Em entrevista ao Em Tempo, a conselheira Yara Lins comentou sobre os desafios e metas de presidir o TCE-AM

Fotos: Filipe Jazz

Primeira mulher a presidir o Tribunal de Contas do Estado do Amazonas (TCE-AM), a conselheira Yara Lins construiu uma trajetória de quase cinco décadas na instituição. Desde então, ocupou diferentes cargos até chegar ao posto mais alto da Corte de Contas, consolidando-se como uma liderança de destaque no controle externo e na fiscalização dos recursos públicos no estado.

Em entrevista ao Em Tempo, no ‘Com a Palavra’, a conselheira fala sobre os desafios de comandar a Corte, os avanços da participação feminina nas instituições públicas e as estratégias para fortalecer a fiscalização no Amazonas.

Fotos: Filipe Jazz

Em Tempo – A senhora ingressou no TCE-AM como taquígrafa em 1975 e, ao longo dos anos, ascendeu até se tornar a primeira mulher a presidir a Corte. Quais foram os principais desafios enfrentados nessa trajetória?

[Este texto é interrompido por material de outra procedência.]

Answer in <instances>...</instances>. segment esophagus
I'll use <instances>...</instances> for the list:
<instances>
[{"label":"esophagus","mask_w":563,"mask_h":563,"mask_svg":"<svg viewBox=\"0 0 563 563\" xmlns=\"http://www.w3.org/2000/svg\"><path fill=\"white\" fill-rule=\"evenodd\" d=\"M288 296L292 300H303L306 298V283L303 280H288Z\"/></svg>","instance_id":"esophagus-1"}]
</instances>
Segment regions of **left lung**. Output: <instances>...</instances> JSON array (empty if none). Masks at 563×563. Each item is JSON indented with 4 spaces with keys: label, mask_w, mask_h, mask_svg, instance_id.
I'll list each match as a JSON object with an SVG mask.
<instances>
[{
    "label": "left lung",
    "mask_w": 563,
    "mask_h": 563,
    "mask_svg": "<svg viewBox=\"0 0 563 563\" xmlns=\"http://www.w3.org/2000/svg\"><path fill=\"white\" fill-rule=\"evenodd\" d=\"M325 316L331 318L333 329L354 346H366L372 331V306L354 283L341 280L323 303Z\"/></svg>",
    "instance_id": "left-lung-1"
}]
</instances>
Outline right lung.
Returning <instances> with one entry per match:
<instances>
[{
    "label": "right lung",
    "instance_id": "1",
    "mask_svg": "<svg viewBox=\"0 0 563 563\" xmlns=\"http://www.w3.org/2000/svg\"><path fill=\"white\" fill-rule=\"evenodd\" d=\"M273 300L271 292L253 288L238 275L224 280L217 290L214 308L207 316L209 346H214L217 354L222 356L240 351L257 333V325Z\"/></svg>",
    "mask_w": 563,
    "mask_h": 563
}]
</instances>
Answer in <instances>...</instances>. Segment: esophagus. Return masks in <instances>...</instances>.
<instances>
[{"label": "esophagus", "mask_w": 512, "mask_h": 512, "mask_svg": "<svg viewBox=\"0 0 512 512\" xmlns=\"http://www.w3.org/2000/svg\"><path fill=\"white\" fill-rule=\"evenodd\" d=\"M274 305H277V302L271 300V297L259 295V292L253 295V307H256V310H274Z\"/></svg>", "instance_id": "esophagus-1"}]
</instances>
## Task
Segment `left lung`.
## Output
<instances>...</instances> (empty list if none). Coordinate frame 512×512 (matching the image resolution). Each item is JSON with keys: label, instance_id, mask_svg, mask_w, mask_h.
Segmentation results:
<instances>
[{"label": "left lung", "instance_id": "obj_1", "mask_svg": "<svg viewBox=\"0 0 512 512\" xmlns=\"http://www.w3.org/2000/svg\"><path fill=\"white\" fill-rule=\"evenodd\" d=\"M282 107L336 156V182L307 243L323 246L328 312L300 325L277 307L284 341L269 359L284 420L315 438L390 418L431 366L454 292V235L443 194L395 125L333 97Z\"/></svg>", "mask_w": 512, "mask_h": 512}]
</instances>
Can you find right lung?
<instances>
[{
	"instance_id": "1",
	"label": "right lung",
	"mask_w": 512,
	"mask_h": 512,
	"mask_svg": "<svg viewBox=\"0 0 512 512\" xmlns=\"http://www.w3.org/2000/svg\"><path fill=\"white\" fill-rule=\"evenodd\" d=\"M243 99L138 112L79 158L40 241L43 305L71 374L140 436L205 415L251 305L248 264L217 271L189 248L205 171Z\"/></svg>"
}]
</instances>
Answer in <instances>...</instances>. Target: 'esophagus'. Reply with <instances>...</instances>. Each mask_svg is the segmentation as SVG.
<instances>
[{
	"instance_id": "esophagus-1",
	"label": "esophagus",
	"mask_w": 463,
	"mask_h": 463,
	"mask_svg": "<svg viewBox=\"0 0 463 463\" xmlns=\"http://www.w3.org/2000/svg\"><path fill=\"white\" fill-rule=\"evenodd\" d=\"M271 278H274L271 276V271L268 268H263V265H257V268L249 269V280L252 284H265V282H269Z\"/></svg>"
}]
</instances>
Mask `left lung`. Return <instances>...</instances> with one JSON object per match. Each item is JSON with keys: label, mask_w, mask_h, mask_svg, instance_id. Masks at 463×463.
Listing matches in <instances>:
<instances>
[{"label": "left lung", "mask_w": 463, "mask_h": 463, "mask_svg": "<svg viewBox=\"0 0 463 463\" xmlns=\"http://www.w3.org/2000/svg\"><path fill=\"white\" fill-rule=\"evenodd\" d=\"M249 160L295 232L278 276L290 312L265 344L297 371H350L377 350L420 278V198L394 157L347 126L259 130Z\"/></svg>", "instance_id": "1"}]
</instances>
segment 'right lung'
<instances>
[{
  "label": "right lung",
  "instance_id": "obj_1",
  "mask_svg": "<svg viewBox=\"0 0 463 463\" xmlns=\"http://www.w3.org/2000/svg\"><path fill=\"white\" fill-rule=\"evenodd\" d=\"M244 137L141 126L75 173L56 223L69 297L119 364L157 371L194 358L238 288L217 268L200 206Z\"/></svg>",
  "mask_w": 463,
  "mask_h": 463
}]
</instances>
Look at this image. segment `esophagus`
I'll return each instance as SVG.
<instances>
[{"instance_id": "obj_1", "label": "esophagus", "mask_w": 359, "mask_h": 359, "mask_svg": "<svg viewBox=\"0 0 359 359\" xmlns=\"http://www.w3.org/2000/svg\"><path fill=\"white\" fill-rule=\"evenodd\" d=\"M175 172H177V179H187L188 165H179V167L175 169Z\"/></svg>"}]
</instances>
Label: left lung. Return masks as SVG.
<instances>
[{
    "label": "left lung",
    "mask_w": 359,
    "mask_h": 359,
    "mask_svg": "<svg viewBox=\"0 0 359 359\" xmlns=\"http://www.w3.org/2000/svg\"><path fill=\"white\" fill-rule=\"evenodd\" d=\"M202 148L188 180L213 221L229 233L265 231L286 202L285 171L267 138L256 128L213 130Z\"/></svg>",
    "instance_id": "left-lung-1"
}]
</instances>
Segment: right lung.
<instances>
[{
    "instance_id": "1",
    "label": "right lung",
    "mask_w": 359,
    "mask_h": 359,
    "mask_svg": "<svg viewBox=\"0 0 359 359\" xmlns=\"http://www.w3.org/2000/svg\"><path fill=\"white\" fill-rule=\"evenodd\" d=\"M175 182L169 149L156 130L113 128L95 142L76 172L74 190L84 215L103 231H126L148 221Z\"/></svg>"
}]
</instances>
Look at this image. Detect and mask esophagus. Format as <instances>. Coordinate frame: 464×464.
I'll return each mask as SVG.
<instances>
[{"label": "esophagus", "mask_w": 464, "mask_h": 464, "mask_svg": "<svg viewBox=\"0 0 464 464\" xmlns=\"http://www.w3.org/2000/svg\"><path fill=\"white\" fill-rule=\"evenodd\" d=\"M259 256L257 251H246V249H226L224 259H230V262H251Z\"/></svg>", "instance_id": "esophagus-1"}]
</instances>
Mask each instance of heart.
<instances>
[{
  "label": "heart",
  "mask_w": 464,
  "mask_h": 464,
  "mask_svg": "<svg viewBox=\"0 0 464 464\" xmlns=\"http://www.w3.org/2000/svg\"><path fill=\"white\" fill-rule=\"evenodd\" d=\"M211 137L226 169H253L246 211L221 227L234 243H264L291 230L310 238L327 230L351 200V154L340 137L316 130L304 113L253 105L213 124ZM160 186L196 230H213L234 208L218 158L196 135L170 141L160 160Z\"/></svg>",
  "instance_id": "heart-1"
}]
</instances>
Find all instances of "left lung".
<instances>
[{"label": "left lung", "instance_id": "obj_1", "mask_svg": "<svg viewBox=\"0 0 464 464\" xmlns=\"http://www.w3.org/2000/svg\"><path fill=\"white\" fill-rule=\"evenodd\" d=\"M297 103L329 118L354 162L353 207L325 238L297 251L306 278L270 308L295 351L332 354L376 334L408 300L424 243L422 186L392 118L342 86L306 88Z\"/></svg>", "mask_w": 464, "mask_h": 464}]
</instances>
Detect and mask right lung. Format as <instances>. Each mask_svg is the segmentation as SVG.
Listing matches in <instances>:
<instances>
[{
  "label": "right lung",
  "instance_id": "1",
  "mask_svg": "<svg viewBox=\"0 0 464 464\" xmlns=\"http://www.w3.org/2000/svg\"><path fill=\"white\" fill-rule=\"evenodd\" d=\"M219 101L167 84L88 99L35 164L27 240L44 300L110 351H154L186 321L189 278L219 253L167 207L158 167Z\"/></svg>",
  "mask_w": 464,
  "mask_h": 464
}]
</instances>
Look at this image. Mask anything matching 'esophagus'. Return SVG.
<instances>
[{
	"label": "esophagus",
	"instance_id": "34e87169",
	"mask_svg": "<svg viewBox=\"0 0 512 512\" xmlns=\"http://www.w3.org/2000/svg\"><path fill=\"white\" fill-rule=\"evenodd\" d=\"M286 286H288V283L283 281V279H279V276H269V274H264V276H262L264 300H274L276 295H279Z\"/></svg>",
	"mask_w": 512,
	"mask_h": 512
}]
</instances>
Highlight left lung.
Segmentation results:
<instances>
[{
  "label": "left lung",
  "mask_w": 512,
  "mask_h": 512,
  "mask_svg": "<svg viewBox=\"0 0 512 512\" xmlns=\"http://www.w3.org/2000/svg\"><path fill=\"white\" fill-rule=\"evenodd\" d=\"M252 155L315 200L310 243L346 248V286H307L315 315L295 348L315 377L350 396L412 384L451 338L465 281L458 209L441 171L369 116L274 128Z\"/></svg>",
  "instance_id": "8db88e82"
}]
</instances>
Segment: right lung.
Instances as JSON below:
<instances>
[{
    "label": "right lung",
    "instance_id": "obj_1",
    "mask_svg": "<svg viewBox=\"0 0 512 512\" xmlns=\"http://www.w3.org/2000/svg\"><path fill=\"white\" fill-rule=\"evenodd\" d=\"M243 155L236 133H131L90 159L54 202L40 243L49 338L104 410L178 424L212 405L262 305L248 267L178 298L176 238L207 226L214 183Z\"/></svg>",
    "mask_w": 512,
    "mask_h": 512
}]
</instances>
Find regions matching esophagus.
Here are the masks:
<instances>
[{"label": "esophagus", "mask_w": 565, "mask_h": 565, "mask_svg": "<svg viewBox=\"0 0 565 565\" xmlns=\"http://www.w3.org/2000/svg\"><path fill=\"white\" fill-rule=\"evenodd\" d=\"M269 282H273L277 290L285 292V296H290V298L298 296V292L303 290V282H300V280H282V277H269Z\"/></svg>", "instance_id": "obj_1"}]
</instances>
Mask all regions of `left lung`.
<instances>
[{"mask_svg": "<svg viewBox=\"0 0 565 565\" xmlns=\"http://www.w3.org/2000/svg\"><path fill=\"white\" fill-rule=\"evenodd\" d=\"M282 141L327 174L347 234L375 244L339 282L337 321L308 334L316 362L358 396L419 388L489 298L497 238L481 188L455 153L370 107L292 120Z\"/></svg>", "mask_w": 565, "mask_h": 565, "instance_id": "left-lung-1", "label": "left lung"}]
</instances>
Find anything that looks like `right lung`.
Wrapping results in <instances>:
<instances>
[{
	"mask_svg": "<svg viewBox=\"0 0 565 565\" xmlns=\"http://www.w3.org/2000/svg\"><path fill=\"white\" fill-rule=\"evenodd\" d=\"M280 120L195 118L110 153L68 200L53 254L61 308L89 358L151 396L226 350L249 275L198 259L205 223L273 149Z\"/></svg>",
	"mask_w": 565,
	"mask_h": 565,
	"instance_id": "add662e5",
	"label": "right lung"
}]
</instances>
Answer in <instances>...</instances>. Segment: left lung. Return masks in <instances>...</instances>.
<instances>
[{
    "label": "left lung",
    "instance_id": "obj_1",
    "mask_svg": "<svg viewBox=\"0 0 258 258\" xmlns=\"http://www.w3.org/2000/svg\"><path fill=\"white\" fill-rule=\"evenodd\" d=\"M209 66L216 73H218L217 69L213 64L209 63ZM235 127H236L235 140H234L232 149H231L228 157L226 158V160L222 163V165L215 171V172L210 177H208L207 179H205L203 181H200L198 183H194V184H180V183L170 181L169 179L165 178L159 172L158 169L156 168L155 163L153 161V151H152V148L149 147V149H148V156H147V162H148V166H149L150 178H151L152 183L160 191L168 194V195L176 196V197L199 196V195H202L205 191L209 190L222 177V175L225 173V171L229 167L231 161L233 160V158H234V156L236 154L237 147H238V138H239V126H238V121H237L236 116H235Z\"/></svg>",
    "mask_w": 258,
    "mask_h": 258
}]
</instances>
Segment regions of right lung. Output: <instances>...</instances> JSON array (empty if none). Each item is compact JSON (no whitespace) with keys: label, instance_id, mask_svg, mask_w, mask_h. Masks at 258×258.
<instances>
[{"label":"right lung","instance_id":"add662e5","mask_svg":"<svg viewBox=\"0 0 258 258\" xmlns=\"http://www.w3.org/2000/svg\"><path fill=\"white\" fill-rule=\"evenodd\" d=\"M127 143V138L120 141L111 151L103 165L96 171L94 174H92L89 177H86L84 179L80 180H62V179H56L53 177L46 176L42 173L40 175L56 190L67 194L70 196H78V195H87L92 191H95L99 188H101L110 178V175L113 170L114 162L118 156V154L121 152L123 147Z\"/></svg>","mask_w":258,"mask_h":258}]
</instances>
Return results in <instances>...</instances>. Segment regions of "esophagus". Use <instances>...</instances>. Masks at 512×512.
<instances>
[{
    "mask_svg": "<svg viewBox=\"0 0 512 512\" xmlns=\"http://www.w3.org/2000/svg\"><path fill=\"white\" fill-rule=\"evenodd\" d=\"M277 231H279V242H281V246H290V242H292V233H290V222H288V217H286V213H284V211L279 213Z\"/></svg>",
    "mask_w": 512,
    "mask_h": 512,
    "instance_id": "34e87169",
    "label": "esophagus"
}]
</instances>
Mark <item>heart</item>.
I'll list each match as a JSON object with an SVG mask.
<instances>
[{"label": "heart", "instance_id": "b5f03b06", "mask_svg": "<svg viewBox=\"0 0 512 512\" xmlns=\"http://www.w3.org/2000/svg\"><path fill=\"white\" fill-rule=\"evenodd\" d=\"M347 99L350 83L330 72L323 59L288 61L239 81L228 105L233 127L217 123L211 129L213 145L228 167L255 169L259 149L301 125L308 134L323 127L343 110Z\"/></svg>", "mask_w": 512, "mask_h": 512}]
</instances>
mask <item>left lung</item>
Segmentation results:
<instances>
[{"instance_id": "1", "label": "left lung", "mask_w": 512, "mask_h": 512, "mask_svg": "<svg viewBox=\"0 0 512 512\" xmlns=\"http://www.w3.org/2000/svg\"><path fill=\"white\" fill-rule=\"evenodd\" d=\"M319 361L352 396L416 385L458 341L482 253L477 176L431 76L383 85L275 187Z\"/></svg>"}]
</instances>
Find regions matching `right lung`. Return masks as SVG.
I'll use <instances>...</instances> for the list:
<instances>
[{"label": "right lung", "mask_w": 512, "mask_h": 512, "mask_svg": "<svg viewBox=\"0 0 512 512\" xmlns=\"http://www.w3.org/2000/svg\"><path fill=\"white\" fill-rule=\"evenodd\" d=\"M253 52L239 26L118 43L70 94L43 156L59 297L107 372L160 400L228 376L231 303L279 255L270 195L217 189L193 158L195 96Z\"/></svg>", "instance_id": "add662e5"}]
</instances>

Conselheira Yara Lins – Existe o desafio natural, que acontece para todos, e existem os desafios impostos apenas para as mulheres. Ser uma mulher em um ambiente historicamente dominado por homens é sempre um desafio maior. É necessário demonstrar ainda mais firmeza e autoridade, com fé e dedicação, para conquistarmos nosso respeito, mas sem nos despirmos de quem realmente somos e do que acreditamos. De certa forma, foi uma escalada. Em todo o cargo que passei, desde taquígrafa, técnica de controle externo, auditora, demonstrei meu valor ao serviço público e, graças a Deus, venho sendo reconhecida por isso e colho os frutos dessa jornada diariamente.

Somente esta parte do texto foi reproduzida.